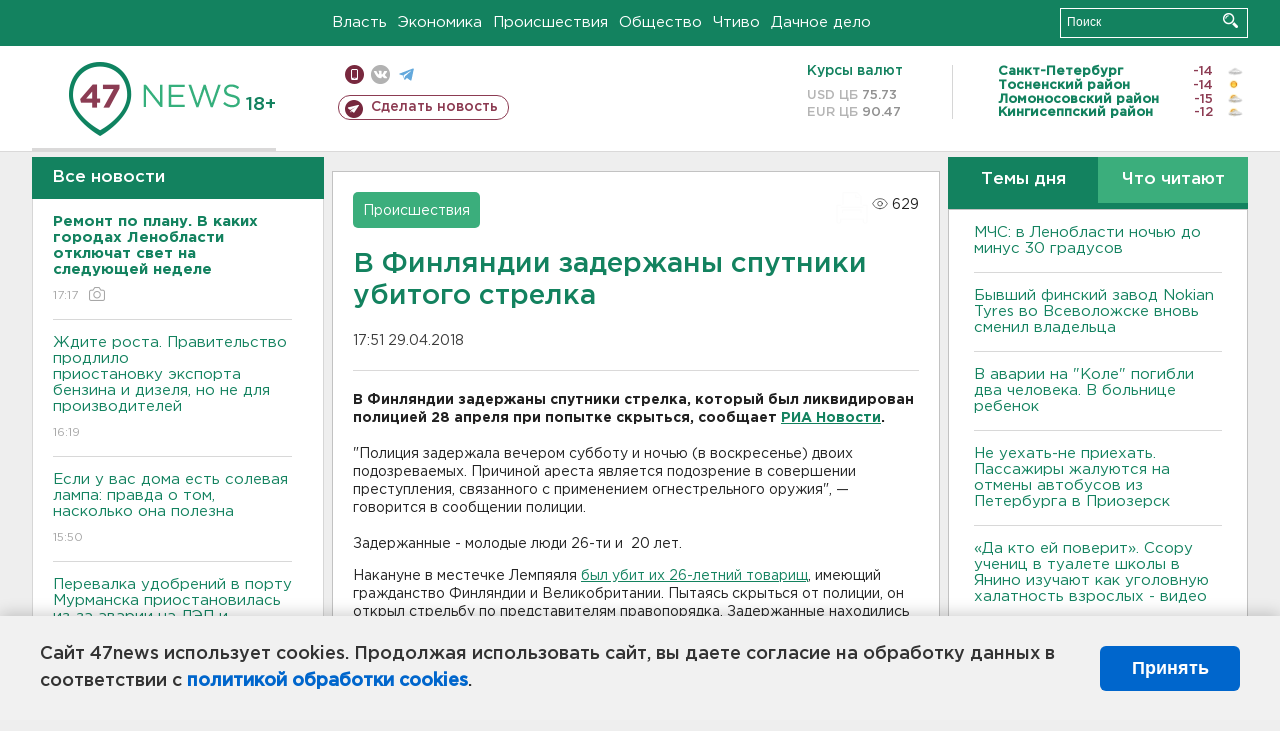

--- FILE ---
content_type: text/html; charset=UTF-8
request_url: https://47news.ru/who/collect/
body_size: 218
content:
{"status":"install","message":"","id":"138240","unique":0,"recordVisitInMemoryCache":true,"updateArticleStats":true,"nviews":629,"nviews_day":0,"nviews_today":0,"recordVisitUnique":true}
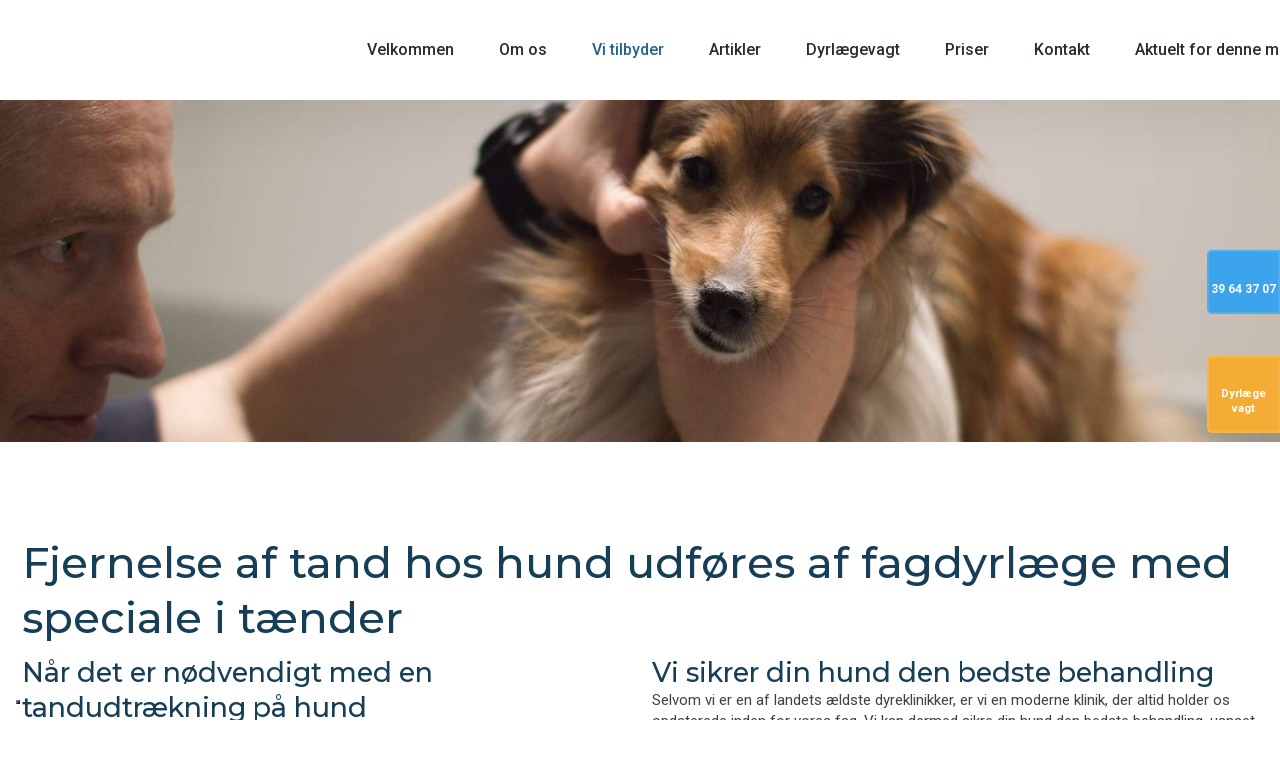

--- FILE ---
content_type: application/javascript; charset=utf-8
request_url: https://cs.iubenda.com/cookie-solution/confs/js/50589993.js
body_size: -145
content:
_iub.csRC = { consApiKey: 'xKin0eK5sJsODAbDmBPeBuyT3nCYlois', publicId: 'bb329fd1-b5dd-471c-811e-488818b5a25a', floatingGroup: false };
_iub.csEnabled = true;
_iub.csPurposes = [4,3,5,1];
_iub.cpUpd = 1715855563;
_iub.csFeatures = {"geolocation_setting":false,"cookie_solution_white_labeling":1,"rejection_recovery":false,"full_customization":true,"multiple_languages":"da","mobile_app_integration":true};
_iub.csT = null;
_iub.googleConsentModeV2 = true;
_iub.totalNumberOfProviders = 4;
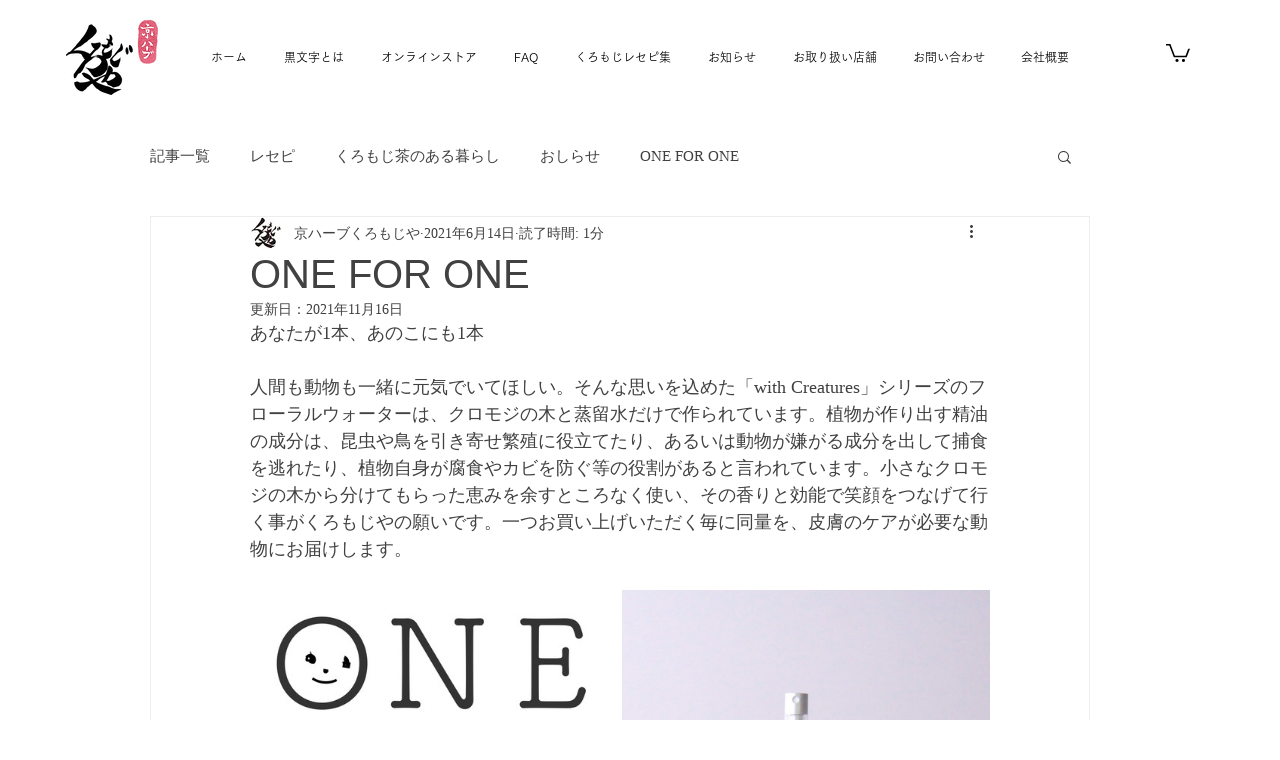

--- FILE ---
content_type: text/css; charset=utf-8
request_url: https://www.kuromojiya.net/_serverless/pro-gallery-css-v4-server/layoutCss?ver=2&id=4bcqd-not-scoped&items=3673_1417_1417%7C3679_1466_1466&container=590.140625_740_488_720&options=gallerySizeType:px%7CenableInfiniteScroll:true%7CtitlePlacement:SHOW_ON_HOVER%7CgridStyle:1%7CimageMargin:3%7CgalleryLayout:2%7CisVertical:true%7CnumberOfImagesPerRow:2%7CgallerySizePx:300%7CcubeRatio:1%7CcubeType:fill%7CgalleryThumbnailsAlignment:none%7CthumbnailSpacings:0
body_size: -193
content:
#pro-gallery-4bcqd-not-scoped [data-hook="item-container"][data-idx="0"].gallery-item-container{opacity: 1 !important;display: block !important;transition: opacity .2s ease !important;top: 0px !important;left: 0px !important;right: auto !important;height: 368px !important;width: 369px !important;} #pro-gallery-4bcqd-not-scoped [data-hook="item-container"][data-idx="0"] .gallery-item-common-info-outer{height: 100% !important;} #pro-gallery-4bcqd-not-scoped [data-hook="item-container"][data-idx="0"] .gallery-item-common-info{height: 100% !important;width: 100% !important;} #pro-gallery-4bcqd-not-scoped [data-hook="item-container"][data-idx="0"] .gallery-item-wrapper{width: 369px !important;height: 368px !important;margin: 0 !important;} #pro-gallery-4bcqd-not-scoped [data-hook="item-container"][data-idx="0"] .gallery-item-content{width: 369px !important;height: 368px !important;margin: 0px 0px !important;opacity: 1 !important;} #pro-gallery-4bcqd-not-scoped [data-hook="item-container"][data-idx="0"] .gallery-item-hover{width: 369px !important;height: 368px !important;opacity: 1 !important;} #pro-gallery-4bcqd-not-scoped [data-hook="item-container"][data-idx="0"] .item-hover-flex-container{width: 369px !important;height: 368px !important;margin: 0px 0px !important;opacity: 1 !important;} #pro-gallery-4bcqd-not-scoped [data-hook="item-container"][data-idx="0"] .gallery-item-wrapper img{width: 100% !important;height: 100% !important;opacity: 1 !important;} #pro-gallery-4bcqd-not-scoped [data-hook="item-container"][data-idx="1"].gallery-item-container{opacity: 1 !important;display: block !important;transition: opacity .2s ease !important;top: 0px !important;left: 372px !important;right: auto !important;height: 368px !important;width: 368px !important;} #pro-gallery-4bcqd-not-scoped [data-hook="item-container"][data-idx="1"] .gallery-item-common-info-outer{height: 100% !important;} #pro-gallery-4bcqd-not-scoped [data-hook="item-container"][data-idx="1"] .gallery-item-common-info{height: 100% !important;width: 100% !important;} #pro-gallery-4bcqd-not-scoped [data-hook="item-container"][data-idx="1"] .gallery-item-wrapper{width: 368px !important;height: 368px !important;margin: 0 !important;} #pro-gallery-4bcqd-not-scoped [data-hook="item-container"][data-idx="1"] .gallery-item-content{width: 368px !important;height: 368px !important;margin: 0px 0px !important;opacity: 1 !important;} #pro-gallery-4bcqd-not-scoped [data-hook="item-container"][data-idx="1"] .gallery-item-hover{width: 368px !important;height: 368px !important;opacity: 1 !important;} #pro-gallery-4bcqd-not-scoped [data-hook="item-container"][data-idx="1"] .item-hover-flex-container{width: 368px !important;height: 368px !important;margin: 0px 0px !important;opacity: 1 !important;} #pro-gallery-4bcqd-not-scoped [data-hook="item-container"][data-idx="1"] .gallery-item-wrapper img{width: 100% !important;height: 100% !important;opacity: 1 !important;} #pro-gallery-4bcqd-not-scoped .pro-gallery-prerender{height:368px !important;}#pro-gallery-4bcqd-not-scoped {height:368px !important; width:740px !important;}#pro-gallery-4bcqd-not-scoped .pro-gallery-margin-container {height:368px !important;}#pro-gallery-4bcqd-not-scoped .pro-gallery {height:368px !important; width:740px !important;}#pro-gallery-4bcqd-not-scoped .pro-gallery-parent-container {height:368px !important; width:743px !important;}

> _Requirement_
Once the pictures are set aside, give the rest of the material again unchanged.

> _Expected answer_
--- FILE ---
content_type: text/html; charset=UTF-8
request_url: https://47news.ru/who/collect/
body_size: 218
content:
{"status":"install","message":"","id":"138240","unique":0,"recordVisitInMemoryCache":true,"updateArticleStats":true,"nviews":629,"nviews_day":0,"nviews_today":0,"recordVisitUnique":true}

--- FILE ---
content_type: application/javascript; charset=utf-8
request_url: https://cs.iubenda.com/cookie-solution/confs/js/50589993.js
body_size: -145
content:
_iub.csRC = { consApiKey: 'xKin0eK5sJsODAbDmBPeBuyT3nCYlois', publicId: 'bb329fd1-b5dd-471c-811e-488818b5a25a', floatingGroup: false };
_iub.csEnabled = true;
_iub.csPurposes = [4,3,5,1];
_iub.cpUpd = 1715855563;
_iub.csFeatures = {"geolocation_setting":false,"cookie_solution_white_labeling":1,"rejection_recovery":false,"full_customization":true,"multiple_languages":"da","mobile_app_integration":true};
_iub.csT = null;
_iub.googleConsentModeV2 = true;
_iub.totalNumberOfProviders = 4;

--- FILE ---
content_type: text/css; charset=utf-8
request_url: https://www.kuromojiya.net/_serverless/pro-gallery-css-v4-server/layoutCss?ver=2&id=4bcqd-not-scoped&items=3673_1417_1417%7C3679_1466_1466&container=590.140625_740_488_720&options=gallerySizeType:px%7CenableInfiniteScroll:true%7CtitlePlacement:SHOW_ON_HOVER%7CgridStyle:1%7CimageMargin:3%7CgalleryLayout:2%7CisVertical:true%7CnumberOfImagesPerRow:2%7CgallerySizePx:300%7CcubeRatio:1%7CcubeType:fill%7CgalleryThumbnailsAlignment:none%7CthumbnailSpacings:0
body_size: -193
content:
#pro-gallery-4bcqd-not-scoped [data-hook="item-container"][data-idx="0"].gallery-item-container{opacity: 1 !important;display: block !important;transition: opacity .2s ease !important;top: 0px !important;left: 0px !important;right: auto !important;height: 368px !important;width: 369px !important;} #pro-gallery-4bcqd-not-scoped [data-hook="item-container"][data-idx="0"] .gallery-item-common-info-outer{height: 100% !important;} #pro-gallery-4bcqd-not-scoped [data-hook="item-container"][data-idx="0"] .gallery-item-common-info{height: 100% !important;width: 100% !important;} #pro-gallery-4bcqd-not-scoped [data-hook="item-container"][data-idx="0"] .gallery-item-wrapper{width: 369px !important;height: 368px !important;margin: 0 !important;} #pro-gallery-4bcqd-not-scoped [data-hook="item-container"][data-idx="0"] .gallery-item-content{width: 369px !important;height: 368px !important;margin: 0px 0px !important;opacity: 1 !important;} #pro-gallery-4bcqd-not-scoped [data-hook="item-container"][data-idx="0"] .gallery-item-hover{width: 369px !important;height: 368px !important;opacity: 1 !important;} #pro-gallery-4bcqd-not-scoped [data-hook="item-container"][data-idx="0"] .item-hover-flex-container{width: 369px !important;height: 368px !important;margin: 0px 0px !important;opacity: 1 !important;} #pro-gallery-4bcqd-not-scoped [data-hook="item-container"][data-idx="0"] .gallery-item-wrapper img{width: 100% !important;height: 100% !important;opacity: 1 !important;} #pro-gallery-4bcqd-not-scoped [data-hook="item-container"][data-idx="1"].gallery-item-container{opacity: 1 !important;display: block !important;transition: opacity .2s ease !important;top: 0px !important;left: 372px !important;right: auto !important;height: 368px !important;width: 368px !important;} #pro-gallery-4bcqd-not-scoped [data-hook="item-container"][data-idx="1"] .gallery-item-common-info-outer{height: 100% !important;} #pro-gallery-4bcqd-not-scoped [data-hook="item-container"][data-idx="1"] .gallery-item-common-info{height: 100% !important;width: 100% !important;} #pro-gallery-4bcqd-not-scoped [data-hook="item-container"][data-idx="1"] .gallery-item-wrapper{width: 368px !important;height: 368px !important;margin: 0 !important;} #pro-gallery-4bcqd-not-scoped [data-hook="item-container"][data-idx="1"] .gallery-item-content{width: 368px !important;height: 368px !important;margin: 0px 0px !important;opacity: 1 !important;} #pro-gallery-4bcqd-not-scoped [data-hook="item-container"][data-idx="1"] .gallery-item-hover{width: 368px !important;height: 368px !important;opacity: 1 !important;} #pro-gallery-4bcqd-not-scoped [data-hook="item-container"][data-idx="1"] .item-hover-flex-container{width: 368px !important;height: 368px !important;margin: 0px 0px !important;opacity: 1 !important;} #pro-gallery-4bcqd-not-scoped [data-hook="item-container"][data-idx="1"] .gallery-item-wrapper img{width: 100% !important;height: 100% !important;opacity: 1 !important;} #pro-gallery-4bcqd-not-scoped .pro-gallery-prerender{height:368px !important;}#pro-gallery-4bcqd-not-scoped {height:368px !important; width:740px !important;}#pro-gallery-4bcqd-not-scoped .pro-gallery-margin-container {height:368px !important;}#pro-gallery-4bcqd-not-scoped .pro-gallery {height:368px !important; width:740px !important;}#pro-gallery-4bcqd-not-scoped .pro-gallery-parent-container {height:368px !important; width:743px !important;}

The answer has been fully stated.